Maybe one day we'll get to the point where the content is mostly commoditized, and we'll simple be paying for whichever aggregating service provides the best usability (such as searching, recommendation, shared watching with remote friends, etc) will be leading instead. I don't think it will be anytime soon though.
One big difference is the production costs. Much cheaper to procedure two hour record that a block buster movie. And people are happy to consume the same music content over and over again. With movies and series most people won't do that.
I'm happy to pay extra for content from Disney or HBO, but I just want a consistent user experience. I was a single app that will let me access all of this content.
Except every channel on Roku is a different app with a different experience - Netflix, Amazon, Google Play, YouTube, ... all provide similar functionality, bit with differences in UI.
Just give me a best-of-breed UI that lets me watch all the things.
I just subscribed to HBO through Amazon for this reason. It's really great. Amazon user experience and streaming capabilities seem better than HBO. But HBO is the only place you can get Game of Thrones. Win-win :)
I think Kodi has a decent shot at getting there - there is now a fledgling Netflix plugin. A big step towards providing content to the major streaming services (and local content) through a customisable UI.
People pay 10-20 times that for cable. It surprises me when people commenting think no one will pay for multiple services. Sure you will, but which ones will make the cut?
Spotify also doesn't pay the artists enough for most of them to survive. Studios know this. They know that $10/month isn't enough to support the creation of all the original content that has been supported in the past by $100/month.

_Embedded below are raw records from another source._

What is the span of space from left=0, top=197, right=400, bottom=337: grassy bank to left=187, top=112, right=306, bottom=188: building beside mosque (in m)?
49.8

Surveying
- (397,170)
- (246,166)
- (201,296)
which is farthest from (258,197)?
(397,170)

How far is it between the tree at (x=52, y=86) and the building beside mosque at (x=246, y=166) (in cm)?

I have a hunch that studios will find a way to pocket about the same amount of money that Spotify already does. Just based on the reports of how they treat non-superstar artists already with hollywood acounting [0].
They want more money for the studio to survive, not artists. Artists are probably "a dime a dozen", and possible to manufacture from a studios perspective.
It is more than I ever spent on music before though (not a pirate, just didn't buy much music.)
Same with netflix.
I'll not be happy with paying monthly for n different channels to watch a film.
I want to pay. But either one service with all I need like Spotify or paying for the stiff I actually watch.